Changes in British study minor increase participation

When Jill C. Havens became the British and Colonial/Post-colonial Studies minor program director in 2005, three students were enrolled in the program. Because of recent changes, the award-winning minor now boasts 11 students as declared minors.

Havens said some key changes were made to the minor – one course was eliminated in favor of other areas of study, transfer credit limitations were eased and course requirements changed to incorporate other departments around the university.

This year alone, the number of declared minors has doubled, Havens said. Michael Butler, associate dean of AddRan College of Humanities and Social Sciences, said he was not surprised at all by the number increase.

“The program is very faculty and student-driven, and we hope to see it continue to grow in the future,” Butler said.

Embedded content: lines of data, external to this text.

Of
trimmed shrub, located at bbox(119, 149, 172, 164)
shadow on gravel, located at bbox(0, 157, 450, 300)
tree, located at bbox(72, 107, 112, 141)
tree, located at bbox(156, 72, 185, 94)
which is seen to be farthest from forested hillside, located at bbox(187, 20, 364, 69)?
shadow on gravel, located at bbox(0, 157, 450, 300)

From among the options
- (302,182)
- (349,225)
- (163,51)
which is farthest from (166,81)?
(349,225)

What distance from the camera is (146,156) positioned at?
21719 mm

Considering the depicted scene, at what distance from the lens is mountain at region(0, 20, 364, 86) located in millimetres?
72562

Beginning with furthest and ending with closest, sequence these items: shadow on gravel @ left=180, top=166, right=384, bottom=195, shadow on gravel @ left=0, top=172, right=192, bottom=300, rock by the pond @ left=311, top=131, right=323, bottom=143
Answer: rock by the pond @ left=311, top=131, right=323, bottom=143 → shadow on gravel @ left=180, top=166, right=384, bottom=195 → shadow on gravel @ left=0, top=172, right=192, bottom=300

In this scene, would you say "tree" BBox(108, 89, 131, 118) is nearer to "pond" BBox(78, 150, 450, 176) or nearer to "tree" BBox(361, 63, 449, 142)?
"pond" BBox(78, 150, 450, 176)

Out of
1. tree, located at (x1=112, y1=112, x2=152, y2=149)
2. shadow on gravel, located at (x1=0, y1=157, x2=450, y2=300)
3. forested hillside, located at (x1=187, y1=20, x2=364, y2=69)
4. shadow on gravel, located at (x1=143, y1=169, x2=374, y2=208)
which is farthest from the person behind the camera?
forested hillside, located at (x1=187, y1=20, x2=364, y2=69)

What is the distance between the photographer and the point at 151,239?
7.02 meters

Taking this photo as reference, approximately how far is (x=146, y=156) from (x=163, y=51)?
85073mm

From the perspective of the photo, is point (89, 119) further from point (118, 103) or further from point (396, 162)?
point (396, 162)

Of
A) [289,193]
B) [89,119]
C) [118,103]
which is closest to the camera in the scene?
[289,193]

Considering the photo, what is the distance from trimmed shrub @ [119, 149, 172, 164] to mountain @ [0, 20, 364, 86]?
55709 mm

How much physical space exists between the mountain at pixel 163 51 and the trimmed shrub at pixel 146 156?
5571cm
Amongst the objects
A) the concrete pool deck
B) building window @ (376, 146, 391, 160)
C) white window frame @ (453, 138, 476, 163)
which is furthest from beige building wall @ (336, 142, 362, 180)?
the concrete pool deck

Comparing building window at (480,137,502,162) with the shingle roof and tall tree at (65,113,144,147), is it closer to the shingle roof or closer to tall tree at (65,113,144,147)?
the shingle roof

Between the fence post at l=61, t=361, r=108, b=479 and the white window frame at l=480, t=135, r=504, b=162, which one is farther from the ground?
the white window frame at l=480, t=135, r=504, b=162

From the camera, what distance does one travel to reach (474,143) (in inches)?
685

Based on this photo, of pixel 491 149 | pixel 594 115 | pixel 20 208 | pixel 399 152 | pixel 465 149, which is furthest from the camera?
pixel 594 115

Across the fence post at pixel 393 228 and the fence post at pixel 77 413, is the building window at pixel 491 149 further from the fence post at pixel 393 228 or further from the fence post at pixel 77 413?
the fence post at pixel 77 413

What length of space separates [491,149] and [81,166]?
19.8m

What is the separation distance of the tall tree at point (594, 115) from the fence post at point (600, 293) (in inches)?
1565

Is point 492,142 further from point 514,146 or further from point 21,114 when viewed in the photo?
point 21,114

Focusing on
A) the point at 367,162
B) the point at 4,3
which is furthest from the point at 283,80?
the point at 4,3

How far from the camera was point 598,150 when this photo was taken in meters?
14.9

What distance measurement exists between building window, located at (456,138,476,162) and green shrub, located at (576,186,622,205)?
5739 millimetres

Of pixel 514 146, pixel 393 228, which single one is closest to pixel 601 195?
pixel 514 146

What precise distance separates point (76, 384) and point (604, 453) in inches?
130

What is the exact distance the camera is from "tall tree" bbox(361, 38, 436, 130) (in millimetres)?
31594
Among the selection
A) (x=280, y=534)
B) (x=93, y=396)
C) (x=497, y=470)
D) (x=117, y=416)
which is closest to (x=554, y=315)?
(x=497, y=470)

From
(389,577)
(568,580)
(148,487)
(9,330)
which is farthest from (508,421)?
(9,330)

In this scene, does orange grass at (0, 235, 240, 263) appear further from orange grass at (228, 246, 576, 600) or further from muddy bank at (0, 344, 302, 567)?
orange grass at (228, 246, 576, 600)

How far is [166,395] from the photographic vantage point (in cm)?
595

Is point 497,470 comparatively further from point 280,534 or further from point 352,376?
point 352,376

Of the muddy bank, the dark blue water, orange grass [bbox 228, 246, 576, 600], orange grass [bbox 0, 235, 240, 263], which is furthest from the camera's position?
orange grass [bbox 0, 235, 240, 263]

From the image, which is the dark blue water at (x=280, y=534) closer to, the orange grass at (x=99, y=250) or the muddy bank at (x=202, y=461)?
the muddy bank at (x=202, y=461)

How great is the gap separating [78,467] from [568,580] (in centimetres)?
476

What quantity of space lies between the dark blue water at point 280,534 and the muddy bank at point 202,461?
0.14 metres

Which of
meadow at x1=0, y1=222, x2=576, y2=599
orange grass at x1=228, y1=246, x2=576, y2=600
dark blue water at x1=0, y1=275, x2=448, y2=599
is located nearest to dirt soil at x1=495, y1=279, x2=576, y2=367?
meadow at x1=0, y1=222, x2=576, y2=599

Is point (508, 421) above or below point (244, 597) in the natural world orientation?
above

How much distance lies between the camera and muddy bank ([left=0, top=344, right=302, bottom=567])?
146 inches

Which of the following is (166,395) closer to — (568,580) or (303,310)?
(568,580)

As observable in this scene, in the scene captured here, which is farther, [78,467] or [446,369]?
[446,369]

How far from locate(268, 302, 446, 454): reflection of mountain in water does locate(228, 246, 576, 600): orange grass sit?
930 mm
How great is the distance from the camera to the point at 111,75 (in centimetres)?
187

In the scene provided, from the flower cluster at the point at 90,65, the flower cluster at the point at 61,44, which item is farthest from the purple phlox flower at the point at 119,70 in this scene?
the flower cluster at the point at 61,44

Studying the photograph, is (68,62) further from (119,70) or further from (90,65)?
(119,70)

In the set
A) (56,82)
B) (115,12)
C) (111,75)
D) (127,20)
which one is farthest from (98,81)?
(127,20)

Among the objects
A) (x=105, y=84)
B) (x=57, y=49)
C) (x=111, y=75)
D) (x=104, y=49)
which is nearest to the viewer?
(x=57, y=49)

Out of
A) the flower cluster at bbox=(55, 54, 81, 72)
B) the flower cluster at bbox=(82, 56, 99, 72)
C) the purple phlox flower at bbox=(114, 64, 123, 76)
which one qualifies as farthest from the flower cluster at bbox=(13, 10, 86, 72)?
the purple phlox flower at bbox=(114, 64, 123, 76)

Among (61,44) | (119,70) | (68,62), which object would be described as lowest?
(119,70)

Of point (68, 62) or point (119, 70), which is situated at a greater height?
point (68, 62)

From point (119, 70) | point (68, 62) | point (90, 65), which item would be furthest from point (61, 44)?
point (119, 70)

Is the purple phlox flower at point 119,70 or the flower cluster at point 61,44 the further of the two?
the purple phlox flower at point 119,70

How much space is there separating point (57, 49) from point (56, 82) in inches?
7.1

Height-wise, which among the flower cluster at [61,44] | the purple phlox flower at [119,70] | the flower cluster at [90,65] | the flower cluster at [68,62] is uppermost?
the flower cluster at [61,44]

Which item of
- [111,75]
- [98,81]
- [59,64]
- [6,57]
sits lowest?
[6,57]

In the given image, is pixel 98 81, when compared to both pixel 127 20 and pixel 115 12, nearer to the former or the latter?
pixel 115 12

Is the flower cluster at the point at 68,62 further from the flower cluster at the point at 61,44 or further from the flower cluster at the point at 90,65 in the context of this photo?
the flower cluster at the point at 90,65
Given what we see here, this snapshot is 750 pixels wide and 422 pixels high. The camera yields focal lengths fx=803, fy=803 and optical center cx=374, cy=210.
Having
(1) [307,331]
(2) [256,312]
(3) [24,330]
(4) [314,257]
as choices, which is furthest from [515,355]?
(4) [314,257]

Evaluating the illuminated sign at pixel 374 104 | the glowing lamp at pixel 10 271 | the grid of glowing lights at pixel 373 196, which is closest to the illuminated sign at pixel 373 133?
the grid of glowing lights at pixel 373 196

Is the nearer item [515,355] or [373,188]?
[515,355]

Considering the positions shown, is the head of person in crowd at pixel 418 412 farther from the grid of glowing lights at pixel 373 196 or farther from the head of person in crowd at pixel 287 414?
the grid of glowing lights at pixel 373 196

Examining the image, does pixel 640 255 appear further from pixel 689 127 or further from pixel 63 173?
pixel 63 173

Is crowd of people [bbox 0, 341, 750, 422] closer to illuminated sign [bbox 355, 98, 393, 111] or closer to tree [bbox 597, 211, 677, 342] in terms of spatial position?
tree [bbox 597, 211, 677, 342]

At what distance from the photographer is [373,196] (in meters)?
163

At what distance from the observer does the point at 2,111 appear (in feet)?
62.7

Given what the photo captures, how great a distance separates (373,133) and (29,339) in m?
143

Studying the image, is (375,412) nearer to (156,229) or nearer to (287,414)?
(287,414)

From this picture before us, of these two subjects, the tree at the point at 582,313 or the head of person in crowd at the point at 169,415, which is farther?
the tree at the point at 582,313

Katy Garrison, a British studies minor, said she hasn’t felt a change because she was grandfathered into the original program.

Havens said the changes make the minor more flexible and able to better suit the needs of more students.

Havens said students used to be limited to nine hours of transfer credit from TCU’s London Centre last year. Now, up to 12 hours can be transferred in, and all courses from the London Centre apply to the minor. Other study abroad sites, including the British Isles, Australia and India, will allow courses to transfer and apply toward the program in the future.

“The best part about the program is studying abroad,” Garrison said. “I was in London in 2005 when it was bombed, so it was really scary.”

The London theatre program is one such option that is available for students.

“We’re happy to have students from other departments take our theatre classes in London,” said Harry Parker, chair of the TCU theatre department.

The minor focuses on the culture and history of Great Britain and its former and current colonies, according to the program brochure. Another focal point listed in the brochure is globalization and the impact Great Britain continues to have on the rest of the world.

To emphasize the program’s goals, Havens said the department molded the minor into an interdisciplinary area of study courses from a variety of departments such as art history, journalism and political science.

“(The minor) supports the university’s mission statement and puts emphasis on the global community,” Havens said.

The program’s mission is to provide students with an understanding of Britain’s history and culture in order to boost the understanding of globalization in today’s society, according to its Web site.

Havens said she believes the program now has more visibility, publicity and increased leadership than it did before. Future plans for the British studies minor include more publicity, more student involvement and other events and functions that highlight the focus of the minor, she said.